I picked up a new red tegu from LLLReptile at the North American Reptile Breeders Conference. He is 4 or 5 months old and about 17 inches long. I have dubbed him Monty. He is quite red, but the colors in the photos are kind of washed out from the bright basking lamp. I had heard that reds tend to be more skittish than black and whites, but Monty is quite the brave little guy. Whenever someone comes near his tank, he comes right up to the glass and attempts to smell them.

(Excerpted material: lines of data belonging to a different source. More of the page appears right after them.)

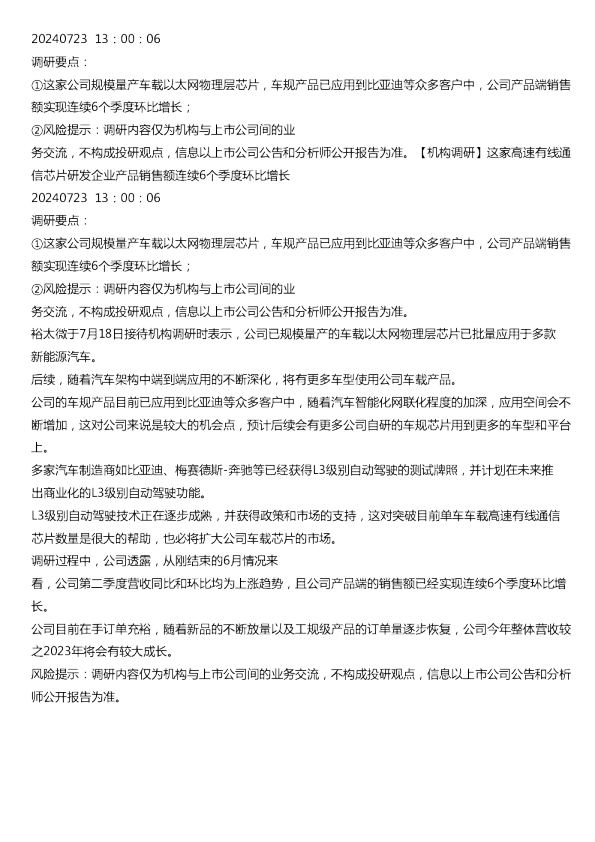 20240723 13：00：06

调研要点：

①这家公司规模量产车载以太网物理层芯片，车规产品已应用到比亚迪等众多客户中，公司产品端销售额实现连续6个季度环比增长；

②风险提示：调研内容仅为机构与上市公司间的业

务交流，不构成投研观点，信息以上市公司公告和分析师公开报告为准。【机构调研】这家高速有线通信芯片研发企业产品销售额连续6个季度环比增长

20240723 13：00：06

调研要点：

①这家公司规模量产车载以太网物理层芯片，车规产品已应用到比亚迪等众多客户中，公司产品端销售额实现连续6个季度环比增长；

②风险提示：调研内容仅为机构与上市公司间的业

务交流，不构成投研观点，信息以上市公司公告和分析师公开报告为准。

裕太微于7月18日接待机构调研时表示，公司已规模量产的车载以太网物理层芯片已批量应用于多款新能源汽车。

后续，随着汽车架构中端到端应用的不断深化，将有更多车型使用公司车载产品。

公司的车规产品目前已应用到比亚迪等众多客户中，随着汽车智能化网联化程度的加深，应用空间会不断增加，这对公司来说是较大的机会点，预计后续会有更多公司自研的车规芯片用到更多的车型和平台上。

多家汽车制造商如比亚迪、梅赛德斯-奔驰等已经获得L3级别自动驾驶的测试牌照，并计划在未来推出商业化的L3级别自动驾驶功能。

L3级别自动驾驶技术正在逐步成熟，并获得政策和市场的支持，这对突破目前单车车载高速有线通信芯片数量是很大的帮助，也必将扩大公司车载芯片的市场。

调研过程中，公司透露，从刚结束的6月情况来

看，公司第二季度营收同比和环比均为上涨趋势，且公司产品端的销售额已经实现连续6个季度环比增长。

公司目前在手订单充裕，随着新品的不断放量以及工规级产品的订单量逐步恢复，公司今年整体营收较之2023年将会有较大成长。

风险提示：调研内容仅为机构与上市公司间的业务交流，不构成投研观点，信息以上市公司公告和分析师公开报告为准。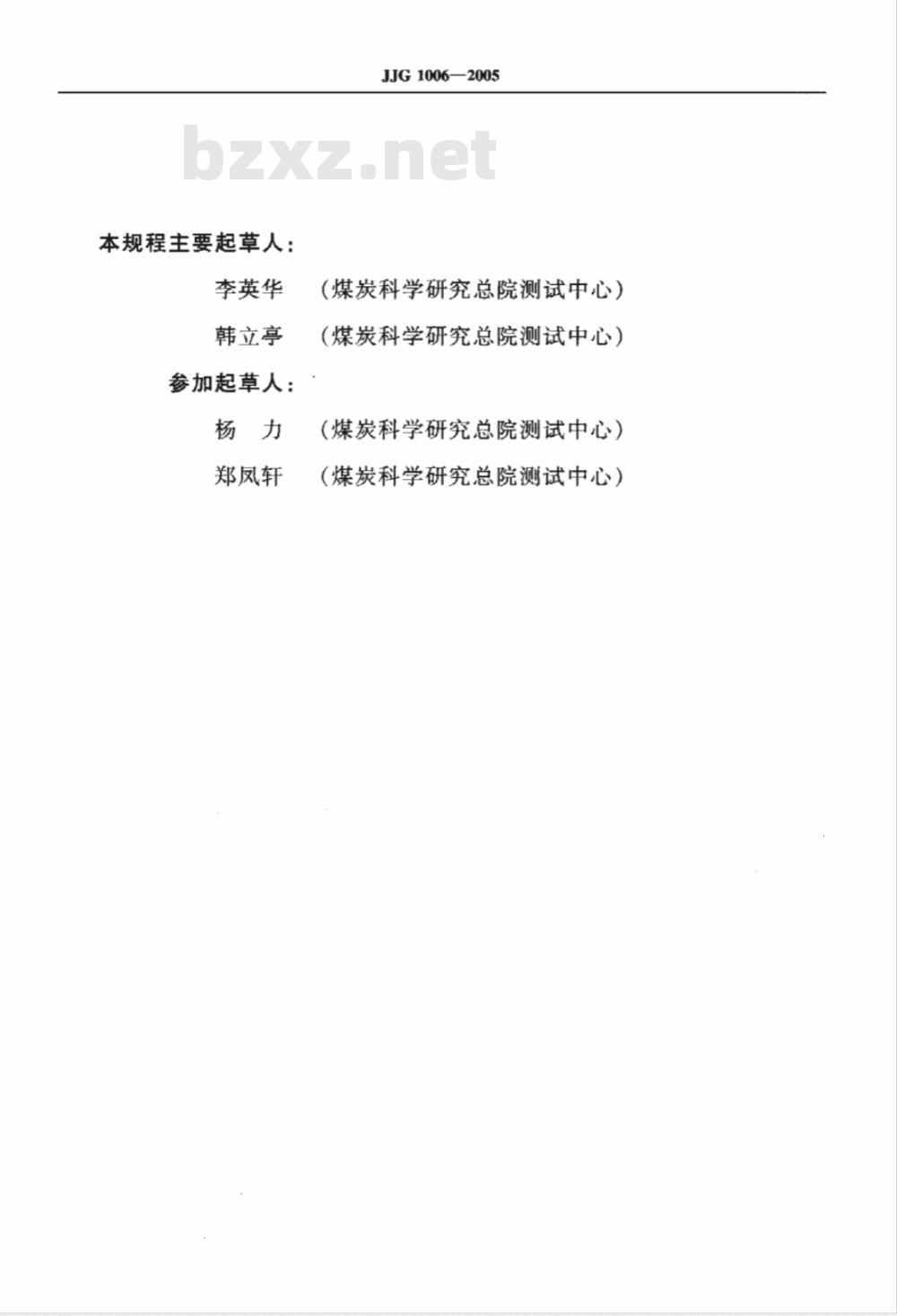 JJG 1006—2005

bzxz.net

本规程主要起草人：

李英华 （煤炭科学研究总院测试中心）

韩立亭 （煤炭科学研究总院测试中心）

参加起草人：

杨　力 （煤炭科学研究总院测试中心）

郑凤轩 （煤炭科学研究总院测试中心）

Our cat, Fibonacci, thinks that Monty is just about the coolest thing ever. Whenever Monty is out basking or what-have-you, Fibonacci is by his side. When Fibonacci presses his nose to the tank, Monty comes to the side of the glass to see him. Fibonacci is not too keen about getting too close to the tegu, so he backs away. Currently, Monty has burrowed beneath his basking rock and Fibonacci has started to cry since he can no longer play with his lizard friend. I am waiting until Monty has some more size on him to properly introduce him to the cat.

Yesterday, I gave Monty some raw egg and Fibonacci watched intently as he ate. Monty let Fibonacci know that he would not be sharing his egg by ferociously showing off his teeth.

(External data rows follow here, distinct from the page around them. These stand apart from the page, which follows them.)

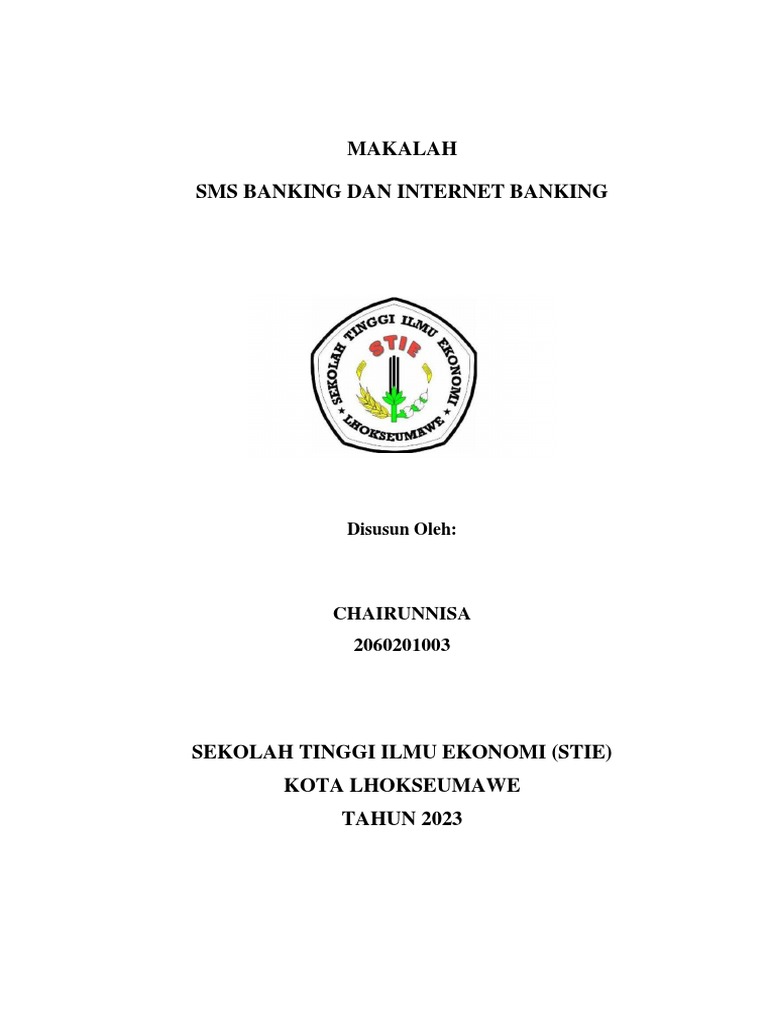 MAKALAH

SMS BANKING DAN INTERNET BANKING

SEKOLAH TINGGI ILMU EKONOMI
STIE
LHOKSEUMAWE

Disusun Oleh:

CHAIRUNNISA
2060201003

SEKOLAH TINGGI ILMU EKONOMI (STIE)
KOTA LHOKSEUMAWE
TAHUN 2023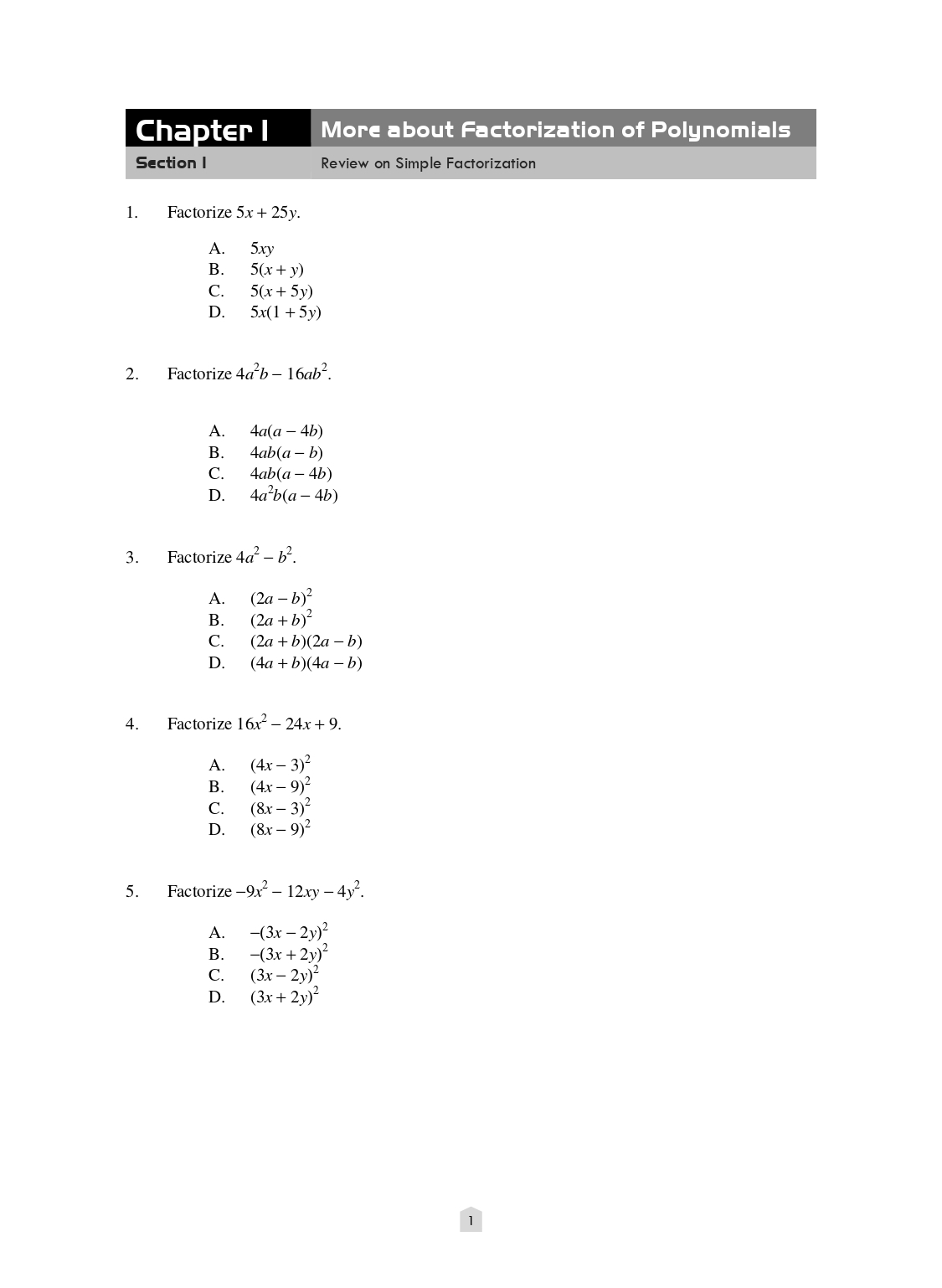 Chapter 1 More about Factorization of Polynomials

Section 1 Review on Simple Factorization

1. Factorize $5x + 25y$.

A. $5xy$
B. $5(x + y)$
C. $5(x + 5y)$
D. $5x(1 + 5y)$

2. Factorize $4a^2b - 16ab^2$.

A. $4a(a - 4b)$
B. $4ab(a - b)$
C. $4ab(a - 4b)$
D. $4a^2b(a - 4b)$

3. Factorize $4a^2 - b^2$.

A. $(2a - b)^2$
B. $(2a + b)^2$
C. $(2a + b)(2a - b)$
D. $(4a + b)(4a - b)$

4. Factorize $16x^2 - 24x + 9$.

A. $(4x - 3)^2$
B. $(4x - 9)^2$
C. $(8x - 3)^2$
D. $(8x - 9)^2$

5. Factorize $-9x^2 - 12xy - 4y^2$.

A. $-(3x - 2y)^2$
B. $-(3x + 2y)^2$
C. $(3x - 2y)^2$
D. $(3x + 2y)^2$

1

So, without further ado, I present Monty & Fibonacci:


----------



## james.w (Oct 10, 2011)

Congrats on the new tegu. What are you using for UVB?


----------



## rps (Oct 10, 2011)

james.w said:


> Congrats on the new tegu. What are you using for UVB?

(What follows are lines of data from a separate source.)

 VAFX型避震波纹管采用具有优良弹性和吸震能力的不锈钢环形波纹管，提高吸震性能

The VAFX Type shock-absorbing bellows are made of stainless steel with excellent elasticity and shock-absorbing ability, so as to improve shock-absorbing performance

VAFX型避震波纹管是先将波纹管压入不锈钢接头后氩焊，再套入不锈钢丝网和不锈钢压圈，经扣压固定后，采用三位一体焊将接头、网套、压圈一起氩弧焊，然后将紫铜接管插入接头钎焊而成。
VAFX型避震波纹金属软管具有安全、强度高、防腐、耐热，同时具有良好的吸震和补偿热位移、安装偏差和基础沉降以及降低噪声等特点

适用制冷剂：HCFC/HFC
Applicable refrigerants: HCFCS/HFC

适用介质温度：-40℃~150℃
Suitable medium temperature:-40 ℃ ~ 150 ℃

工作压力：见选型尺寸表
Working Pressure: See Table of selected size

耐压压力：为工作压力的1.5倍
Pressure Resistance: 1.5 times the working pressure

Thanks, I'm using a PowerSun 160w mercury vapor bulb for UVB.


----------



## james.w (Oct 10, 2011)

If you are using a MVB, they are supposed to.point straight down, not at an angle


----------



## Strange_Evil (Oct 10, 2011)

Beautiful cat, your tegu patterns look cool,really hope to see some more pics of him, great names! What size cage if you don't mind me asking?


----------



## rps (Oct 10, 2011)

james.w said:


> If you are using a MVB, they are supposed to.point straight down, not at an angle



That is easy enough to modify. I will have to make sure that it doesn't change the basking surface temp drastically.



Strange_Evil said:


> Beautiful cat, your tegu patterns look cool,really hope to see some more pics of him, great names! What size cage if you don't mind me asking?



Thanks, I will tell the cat and the tegu that you said that.  The tank is 48"x13"x24". I had not anticipated how long the tegu would be, so -- unless he decides to hibernate -- I will be starting on his adult enclosure soon.


----------